In dieser Kleinen Anfrage wird die Situation der Russlanddeutschen in Hessen thematisiert, insbesondere die Anzahl der Aussiedler und Spätaussiedler sowie deren Integration in die Gesellschaft. Es werden verschiedene Aspekte wie Bildungsangebote, soziokulturelle Faktoren und die Unterstützung durch die Landesregierung behandelt.
👥 Wer ist betroffen?
Betroffen sind die Russlanddeutschen in Hessen, insbesondere Spätaussiedler und deren Familien, sowie Bildungseinrichtungen und Integrationsorganisationen.
🎯 Was wird vorgeschlagen?
Es werden Fragen zur Anzahl der Russlanddeutschen, zu Integrationsangeboten und zur Verankerung ihrer Geschichte in den Lehrplänen gestellt. Zudem wird nach der Unterstützung kultureller Projekte gefragt.
🔎 Was wurde geantwortet?
Die Landesregierung gibt an, dass die Anzahl der Spätaussiedler seit 2013 wieder ansteigt und dass es spezielle Beratungs- und Integrationsangebote gibt. Detaillierte Daten zu Jugendlichen mit russlanddeutschem Hintergrund sind jedoch nicht verfügbar.
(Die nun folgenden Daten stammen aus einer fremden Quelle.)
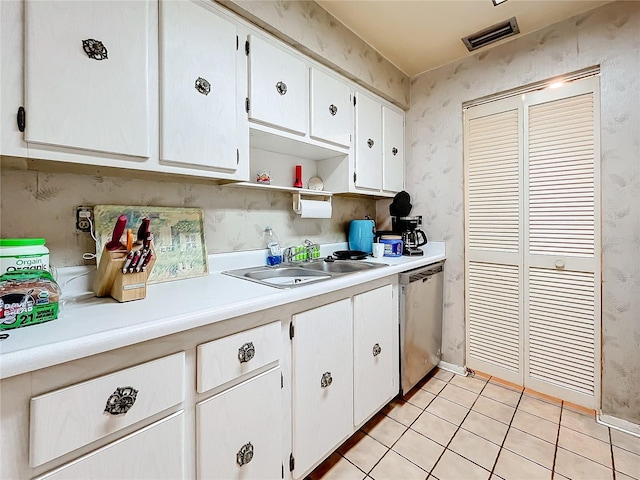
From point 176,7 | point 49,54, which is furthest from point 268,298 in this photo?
point 176,7

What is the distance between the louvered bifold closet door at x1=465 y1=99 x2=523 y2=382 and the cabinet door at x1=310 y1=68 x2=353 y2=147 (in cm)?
101

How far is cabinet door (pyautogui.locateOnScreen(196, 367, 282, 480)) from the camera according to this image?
36.2 inches

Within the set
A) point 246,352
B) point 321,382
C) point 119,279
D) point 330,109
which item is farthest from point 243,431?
point 330,109

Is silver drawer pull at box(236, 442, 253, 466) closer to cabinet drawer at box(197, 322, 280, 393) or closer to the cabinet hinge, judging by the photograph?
cabinet drawer at box(197, 322, 280, 393)

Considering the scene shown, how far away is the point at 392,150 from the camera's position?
238 cm

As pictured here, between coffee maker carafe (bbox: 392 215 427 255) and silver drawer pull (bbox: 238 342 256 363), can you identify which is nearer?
silver drawer pull (bbox: 238 342 256 363)

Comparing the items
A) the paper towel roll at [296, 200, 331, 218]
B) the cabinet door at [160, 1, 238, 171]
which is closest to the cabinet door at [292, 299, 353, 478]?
the paper towel roll at [296, 200, 331, 218]

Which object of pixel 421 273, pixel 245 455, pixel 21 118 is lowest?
pixel 245 455

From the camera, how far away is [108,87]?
0.98 m

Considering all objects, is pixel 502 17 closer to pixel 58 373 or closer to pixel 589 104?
pixel 589 104

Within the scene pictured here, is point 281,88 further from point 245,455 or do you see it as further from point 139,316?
point 245,455

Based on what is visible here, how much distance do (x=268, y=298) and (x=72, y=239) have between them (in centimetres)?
84

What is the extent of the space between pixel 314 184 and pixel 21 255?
62.2 inches

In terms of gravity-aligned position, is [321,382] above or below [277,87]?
below
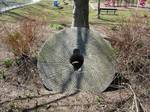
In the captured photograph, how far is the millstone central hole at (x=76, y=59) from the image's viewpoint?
6723mm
Die Geschichte der Russlanddeutschen ist in den Lehrplänen der Schulen thematisiert.
⚡ Einordnung
Die Anfrage zeigt die Bemühungen der Landesregierung, die Integration der Russlanddeutschen zu unterstützen, steht jedoch auch vor Herausforderungen, insbesondere bei der Datenerhebung und der spezifischen Unterstützung von Jugendlichen mit Migrationshintergrund.